Sur la base de ce critère, en moyenne, les semis réalisés à partir du 1er au 5 avril pour le Sud France et du 10 au 15 avril pour le Nord France ont de meilleures chances de réussite. Dans bon nombre de régions, les sommes de températures sont le facteur limitant orientant le choix de la précocité variétale. L’objectif est de récolter en bonnes conditions à 32 %MS plante entière.

On connaît la relation positive qui lie la tardiveté variétale (nombre de feuilles à mettre en place avant la floraison) et le potentiel de rendement. La période floraison – maturité étant incompressible, un semis tardif met en difficulté la maturité (rendement et qualité), sauf à changer de groupe de précocité… ce qui revient à diminuer le potentiel de rendement. Il convient donc d’être prêt à semer dès que le risque de températures trop fraîches est fortement diminué. En région, à stress hydrique estival reconnu, un semis précoce permet d’avancer la date de floraison et d’assurer le nombre de grains/m² par une fécondation dans de meilleures conditions hydriques.

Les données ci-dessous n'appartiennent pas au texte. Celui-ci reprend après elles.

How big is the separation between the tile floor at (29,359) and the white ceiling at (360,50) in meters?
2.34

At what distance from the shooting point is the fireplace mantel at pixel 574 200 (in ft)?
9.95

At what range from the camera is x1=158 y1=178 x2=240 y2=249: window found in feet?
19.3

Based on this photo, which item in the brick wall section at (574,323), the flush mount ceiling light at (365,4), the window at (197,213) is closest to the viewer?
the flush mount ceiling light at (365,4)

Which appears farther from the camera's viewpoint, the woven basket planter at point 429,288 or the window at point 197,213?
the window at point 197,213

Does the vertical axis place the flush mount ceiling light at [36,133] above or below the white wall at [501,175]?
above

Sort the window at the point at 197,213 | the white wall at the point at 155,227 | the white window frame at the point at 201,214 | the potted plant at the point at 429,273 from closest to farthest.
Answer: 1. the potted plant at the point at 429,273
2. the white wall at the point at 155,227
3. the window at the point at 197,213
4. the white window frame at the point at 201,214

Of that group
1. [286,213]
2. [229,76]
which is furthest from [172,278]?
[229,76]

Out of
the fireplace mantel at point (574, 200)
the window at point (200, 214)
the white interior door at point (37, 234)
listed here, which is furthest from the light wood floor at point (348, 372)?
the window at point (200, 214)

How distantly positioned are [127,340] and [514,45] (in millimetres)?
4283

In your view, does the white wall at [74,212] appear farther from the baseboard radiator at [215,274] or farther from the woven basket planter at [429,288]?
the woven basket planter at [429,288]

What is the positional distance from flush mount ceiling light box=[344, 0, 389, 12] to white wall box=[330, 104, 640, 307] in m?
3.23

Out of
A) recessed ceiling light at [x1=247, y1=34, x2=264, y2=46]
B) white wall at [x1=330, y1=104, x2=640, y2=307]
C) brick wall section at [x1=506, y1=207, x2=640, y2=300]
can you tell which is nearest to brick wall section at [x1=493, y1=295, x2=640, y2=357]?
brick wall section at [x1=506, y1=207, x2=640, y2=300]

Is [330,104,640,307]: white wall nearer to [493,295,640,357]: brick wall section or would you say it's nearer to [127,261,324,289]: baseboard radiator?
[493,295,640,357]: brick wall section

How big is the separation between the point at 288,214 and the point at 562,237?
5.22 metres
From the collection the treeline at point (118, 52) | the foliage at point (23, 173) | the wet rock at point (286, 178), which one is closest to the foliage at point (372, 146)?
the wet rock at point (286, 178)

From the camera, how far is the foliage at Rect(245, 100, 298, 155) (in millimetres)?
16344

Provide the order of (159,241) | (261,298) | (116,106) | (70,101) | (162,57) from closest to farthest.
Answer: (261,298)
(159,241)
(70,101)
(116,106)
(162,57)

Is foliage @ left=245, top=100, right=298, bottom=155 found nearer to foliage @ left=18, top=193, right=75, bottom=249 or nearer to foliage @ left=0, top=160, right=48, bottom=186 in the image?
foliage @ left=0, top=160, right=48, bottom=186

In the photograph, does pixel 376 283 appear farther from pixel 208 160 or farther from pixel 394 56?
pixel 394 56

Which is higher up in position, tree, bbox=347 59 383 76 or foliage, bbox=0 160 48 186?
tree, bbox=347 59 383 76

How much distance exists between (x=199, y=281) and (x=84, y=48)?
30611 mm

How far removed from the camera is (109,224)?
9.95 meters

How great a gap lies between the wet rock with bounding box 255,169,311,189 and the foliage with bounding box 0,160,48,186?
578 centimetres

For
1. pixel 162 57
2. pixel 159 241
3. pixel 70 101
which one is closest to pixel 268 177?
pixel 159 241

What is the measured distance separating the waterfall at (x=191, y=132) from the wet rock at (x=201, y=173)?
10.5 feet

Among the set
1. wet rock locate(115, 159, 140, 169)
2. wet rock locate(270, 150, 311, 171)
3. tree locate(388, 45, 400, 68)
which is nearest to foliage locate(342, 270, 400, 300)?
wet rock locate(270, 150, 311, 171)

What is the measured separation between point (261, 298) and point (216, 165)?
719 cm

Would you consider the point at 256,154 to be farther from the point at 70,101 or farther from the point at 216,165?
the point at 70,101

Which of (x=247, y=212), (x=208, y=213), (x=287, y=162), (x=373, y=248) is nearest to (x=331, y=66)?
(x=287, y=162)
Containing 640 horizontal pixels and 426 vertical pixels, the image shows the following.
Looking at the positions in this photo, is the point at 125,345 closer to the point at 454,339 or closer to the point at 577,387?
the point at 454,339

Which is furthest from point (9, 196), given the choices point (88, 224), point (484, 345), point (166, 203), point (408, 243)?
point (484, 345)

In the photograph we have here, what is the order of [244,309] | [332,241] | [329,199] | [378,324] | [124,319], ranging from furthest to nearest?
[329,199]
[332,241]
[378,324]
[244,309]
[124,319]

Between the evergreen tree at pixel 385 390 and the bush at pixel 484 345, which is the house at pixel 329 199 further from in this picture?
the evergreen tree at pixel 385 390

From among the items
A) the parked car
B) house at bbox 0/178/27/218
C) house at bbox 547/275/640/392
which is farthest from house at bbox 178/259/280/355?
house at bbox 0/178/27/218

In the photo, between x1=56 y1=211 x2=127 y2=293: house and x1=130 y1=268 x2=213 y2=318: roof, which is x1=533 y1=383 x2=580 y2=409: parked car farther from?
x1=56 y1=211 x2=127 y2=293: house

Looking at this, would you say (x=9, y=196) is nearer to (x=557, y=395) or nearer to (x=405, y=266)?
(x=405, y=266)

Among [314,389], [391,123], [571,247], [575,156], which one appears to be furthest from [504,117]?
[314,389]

agronomie-strip-till-semis

Attendre le ressuyage du sol

Semer tôt ne se décide pas uniquement sur un calendrier. Il faut aussi attendre le ressuyage du sol avant d’intervenir dans la parcelle. L’objectif du travail du sol est d’obtenir un profil favorable à l’enracinement et un lit de semences propice à une levée homogène et si possible rapide. L’objectif est d’obtenir un profil sans semelle, sans lissage par les outils et sans compaction, ce qui facilitera la mise en place des racines. De plus, un sol ressuyé se réchauffe mieux. Il ne faut pas confondre vitesse et précipitation. Un bon travail du sol en conditions ressuyées apportera plus de résultat qu’un semis réalisé quelques jours plus tôt en sol non ressuyé.

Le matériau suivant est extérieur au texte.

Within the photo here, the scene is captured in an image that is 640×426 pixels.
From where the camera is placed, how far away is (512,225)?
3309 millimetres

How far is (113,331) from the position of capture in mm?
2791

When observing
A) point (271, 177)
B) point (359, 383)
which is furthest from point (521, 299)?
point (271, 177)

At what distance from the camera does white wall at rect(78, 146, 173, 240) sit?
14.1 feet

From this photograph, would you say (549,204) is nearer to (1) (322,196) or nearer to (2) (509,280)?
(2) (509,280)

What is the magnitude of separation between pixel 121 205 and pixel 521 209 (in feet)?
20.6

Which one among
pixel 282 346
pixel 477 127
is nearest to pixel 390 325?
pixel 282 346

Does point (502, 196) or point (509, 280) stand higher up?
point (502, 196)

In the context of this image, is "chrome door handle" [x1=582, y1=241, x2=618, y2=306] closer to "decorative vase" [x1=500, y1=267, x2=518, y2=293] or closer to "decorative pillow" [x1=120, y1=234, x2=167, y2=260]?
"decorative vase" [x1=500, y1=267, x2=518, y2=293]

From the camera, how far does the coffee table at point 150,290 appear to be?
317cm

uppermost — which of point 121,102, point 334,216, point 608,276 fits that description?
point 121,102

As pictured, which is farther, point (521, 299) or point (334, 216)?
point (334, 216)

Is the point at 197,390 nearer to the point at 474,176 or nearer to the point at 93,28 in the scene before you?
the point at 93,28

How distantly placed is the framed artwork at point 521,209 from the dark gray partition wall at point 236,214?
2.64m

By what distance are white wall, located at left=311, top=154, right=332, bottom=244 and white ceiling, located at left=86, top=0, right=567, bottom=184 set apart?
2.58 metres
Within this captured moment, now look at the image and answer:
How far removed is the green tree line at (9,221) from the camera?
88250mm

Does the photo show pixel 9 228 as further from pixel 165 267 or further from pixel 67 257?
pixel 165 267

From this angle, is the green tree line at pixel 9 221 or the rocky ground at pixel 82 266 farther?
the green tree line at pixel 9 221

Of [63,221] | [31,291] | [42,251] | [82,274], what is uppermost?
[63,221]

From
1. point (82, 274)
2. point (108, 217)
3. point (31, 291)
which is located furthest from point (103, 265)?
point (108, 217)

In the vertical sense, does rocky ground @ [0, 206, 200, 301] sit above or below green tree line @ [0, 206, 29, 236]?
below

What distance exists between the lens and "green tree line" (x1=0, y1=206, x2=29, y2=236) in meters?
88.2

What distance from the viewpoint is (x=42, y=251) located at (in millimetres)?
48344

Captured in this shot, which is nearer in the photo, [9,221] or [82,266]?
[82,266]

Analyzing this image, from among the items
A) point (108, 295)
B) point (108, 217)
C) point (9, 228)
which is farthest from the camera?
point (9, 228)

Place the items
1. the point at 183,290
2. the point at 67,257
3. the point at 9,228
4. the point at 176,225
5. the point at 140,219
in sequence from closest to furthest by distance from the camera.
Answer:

Associée à un semis précoce, la fertilisation starter a un effet positif sur le démarrage des plantes. Or une plante qui démarre vite est moins sensible aux attaques des ravageurs et s’implante mieux. Cependant, son coût n’est pas négligeable et le résultat n’est pas systématique.

Les meilleurs résultats s’observent pour des semis précoces, dans des parcelles froides avec un potentiel de rendement élevé. L’azote apporté par l’engrais starter est à prendre en compte dans le raisonnement de la fumure de la parcelle.

La protection insecticide de la semence est aussi une assurance contre les ravageurs souterrains. Traitement de semences ou microgranulés dans la raie de semis protègent la jeune plante et sécurisent le peuplement.